According to reports, what do Google, Walmart and Apple have in common?
Apart from the fact that they are deep-pocketed American companies, they also happen to be solar investors. Recently, Google announced it would spend $103 million (Rs 630 crore) to buy a chunk of a solar farm in California. Incidentally, this investment would take Google’s total spends on clean energy beyond the $1-billion mark. Walmart did not have to go to solar farms. The retail giant has one resource needed for solar plants: it has 89 MW of solar power plants, mounted on 215 rooftops.
These are but two, marquee examples of a growing number of non-energy companies that are getting into solar energy worldwide. Their collective message is clear: solar makes economic sense.
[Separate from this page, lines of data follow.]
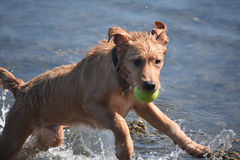 Πηδώντας υγρό σκυλί κουταβιών Toller στο νερό με μια σφαίρα αντισφαίρισης Στοκ Εικόνες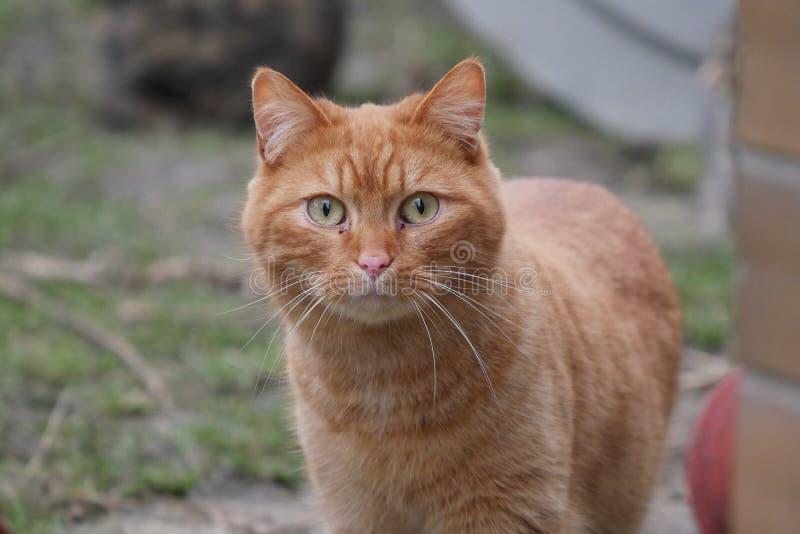 Kot głowy szczegół obrazy royalty free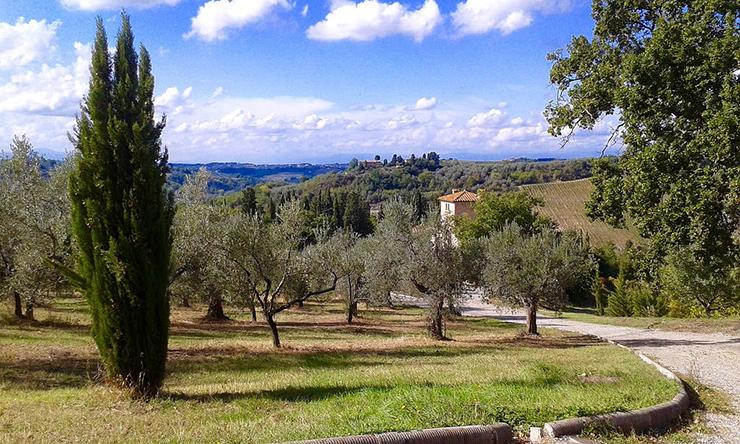 Fine Art Travel in Tuscany
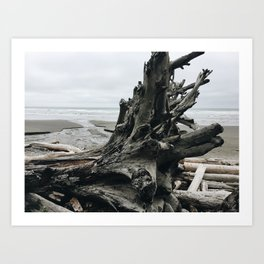 Driftwood on the Pacific Coast Art Print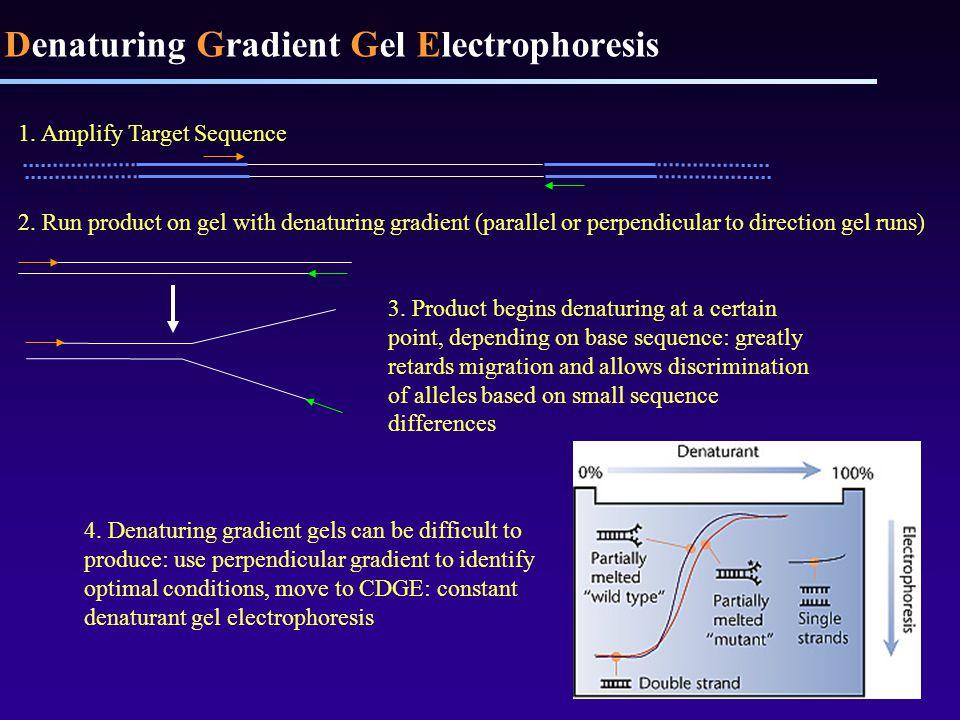 Denaturing Gradient Gel Electrophoresis 4.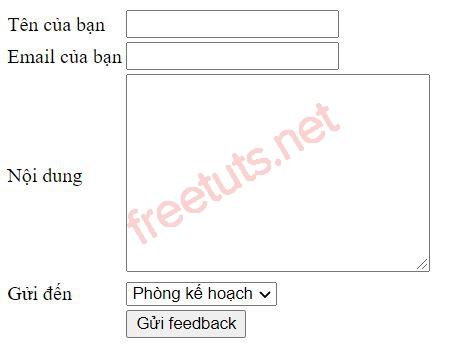 feedback 1 JPG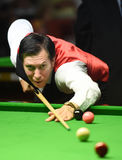 Dominic Dale of Wales Royalty Free Stock Photography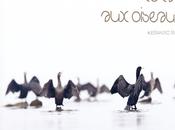 [Podcast #64] Photographier oiseaux avec Alessandro Staelhi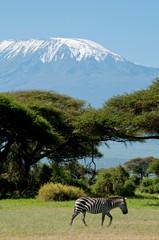 Kenya, Amboseli, Kilimanjaro, zebra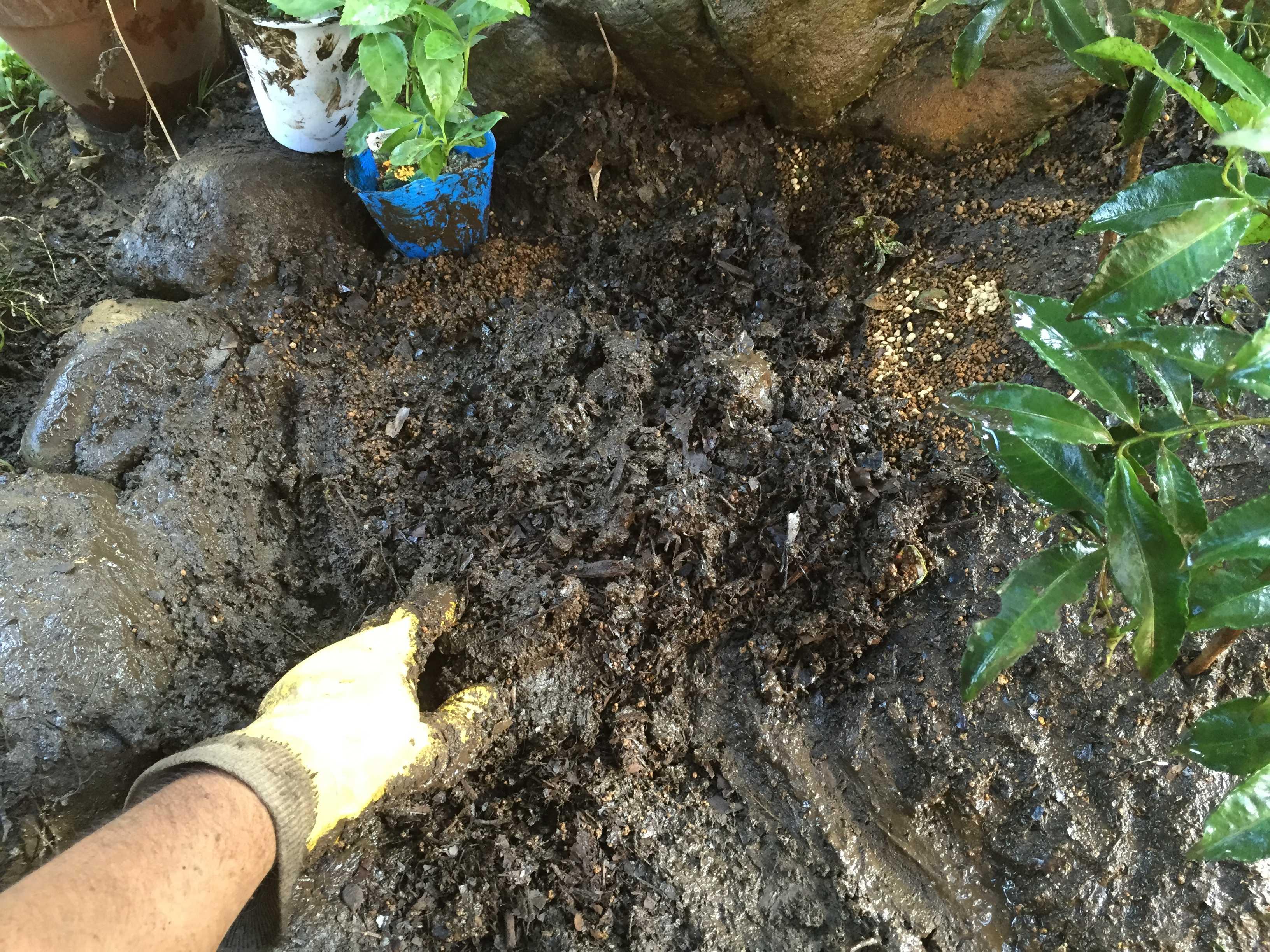 黄実の千両(キミノセンリョウ) の植え付け - 掘った土と赤玉土(小粒)と腐葉土のブレンド土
Korean conglomerate Samsung wants to put up a 300-MW solar plant in Ontario, Canada (doesn’t count here, because that means Samsung getting into the energy business.) In 2012, French carmaker Renault completed six solar rooftop plants in France, totalling 59 MW.
Last week, the Solar Energy Industries Association, a body of American companies, came out with the second edition of its annual report, ‘Solar Means Business’, in which it named the 25 (non-energy) companies that had put up solar projects.
These companies — Google was not on the list — this year put up 445 MW of solar capacity across 950 locations. But the list is interesting more for the names than the achievement.
This is because their achievement of 445 MW is but a tiny fraction of what came up in the first two quarters of the current year: 3,380 MW of cumulative commercial solar capacity in 32,800 facilities.
That large Indian companies are not rushing to put up large solar power plants need not be seen as a let down, because even globally the trend of non-energy companies getting their roofs blazing with solar panels is a recent phenomenon. It is an impressive beginning.